The drought in the U.S. Midwest that has pushed up corn prices 23 percent since June 15 may eventually rival a dry period in 1988 that cost agriculture $78 billion, a government meteorologist said. This years weather pattern, which settled into the Great Plains and the Southwest last year and has spread into the Corn Belt, resembles those of a quarter century ago and several earlier eras, Matthew Rosencrans, a drought specialist with the National Weather Service, said today at a forum in Washington.
We already have the dry conditions, said Rosencrans, a contributor to the governments weekly drought monitor. The drought that ran through 1987 and 1988 will come up as one of the clearest analogues to this year.

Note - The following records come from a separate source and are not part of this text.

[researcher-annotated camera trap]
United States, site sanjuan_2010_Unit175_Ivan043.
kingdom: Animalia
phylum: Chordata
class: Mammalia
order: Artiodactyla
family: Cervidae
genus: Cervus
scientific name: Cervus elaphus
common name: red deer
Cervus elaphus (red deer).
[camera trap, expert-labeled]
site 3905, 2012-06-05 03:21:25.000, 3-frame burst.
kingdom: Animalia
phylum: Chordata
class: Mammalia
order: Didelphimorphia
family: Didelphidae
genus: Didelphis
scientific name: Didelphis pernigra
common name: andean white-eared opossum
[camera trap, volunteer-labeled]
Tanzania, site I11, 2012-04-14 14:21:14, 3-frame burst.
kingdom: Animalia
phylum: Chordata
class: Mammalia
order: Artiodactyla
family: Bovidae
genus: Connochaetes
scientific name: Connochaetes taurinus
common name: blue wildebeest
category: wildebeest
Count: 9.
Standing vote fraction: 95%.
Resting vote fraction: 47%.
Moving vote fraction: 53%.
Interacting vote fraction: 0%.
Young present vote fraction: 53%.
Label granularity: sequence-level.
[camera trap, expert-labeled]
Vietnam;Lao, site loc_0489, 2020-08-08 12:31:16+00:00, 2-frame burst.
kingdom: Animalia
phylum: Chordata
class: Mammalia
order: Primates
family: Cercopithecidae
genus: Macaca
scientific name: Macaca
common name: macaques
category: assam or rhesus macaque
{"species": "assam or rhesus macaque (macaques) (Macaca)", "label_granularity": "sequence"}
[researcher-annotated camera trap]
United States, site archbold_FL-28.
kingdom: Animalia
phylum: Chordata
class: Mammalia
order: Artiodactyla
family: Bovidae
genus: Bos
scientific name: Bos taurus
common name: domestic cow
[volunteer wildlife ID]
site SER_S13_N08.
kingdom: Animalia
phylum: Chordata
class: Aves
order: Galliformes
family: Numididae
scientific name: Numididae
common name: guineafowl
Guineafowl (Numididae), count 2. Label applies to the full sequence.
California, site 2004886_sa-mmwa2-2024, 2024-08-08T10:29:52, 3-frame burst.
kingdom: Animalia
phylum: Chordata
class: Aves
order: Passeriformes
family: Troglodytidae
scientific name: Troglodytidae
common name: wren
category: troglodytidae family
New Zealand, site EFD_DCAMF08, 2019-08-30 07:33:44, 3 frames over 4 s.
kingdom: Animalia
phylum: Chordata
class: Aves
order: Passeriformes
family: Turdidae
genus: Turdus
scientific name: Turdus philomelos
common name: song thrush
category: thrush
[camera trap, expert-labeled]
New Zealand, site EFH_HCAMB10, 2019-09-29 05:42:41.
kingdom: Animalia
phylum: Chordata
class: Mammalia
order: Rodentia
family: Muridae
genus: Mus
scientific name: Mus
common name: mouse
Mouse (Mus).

Fifty-six percent of the U.S. corn crop was in good-to- excellent condition as of June 24, down from 63 percent a week earlier and a 20-year low for this point in the season, according to the U.S. Department of Agriculture. Futures of the grain traded in Chicago touched a nine-month high earlier today.
Areas of Indiana, Illinois, eastern Iowa and Missouri have had less than half of the normal rainfall in the past 30 days, according to the National Weather Service. Parts of the Midwest may see some significant showers by the middle of next week, while the driest areas of the Midwest and the Mississippi Delta region may see little precipitation, Telvent DTN Inc. said yesterday.
U.S. stockpiles of corn may have dropped 14 percent to 3.168 billion bushels as of June 1 from a year earlier, according to a Bloomberg News survey of analysts. The USDA will update its estimates for U.S. reserves and acreage on June 29.
Todays forum was sponsored by the Oak Brook, Illinois- based Farm Foundation. Other speakers included Jay Armstrong, who grows corn, soybeans and wheat in Atchison County, Kansas; Kitty Smith, chief economist for American Farmland Trust; and David Anderson, an agricultural economist at Texas A&M University.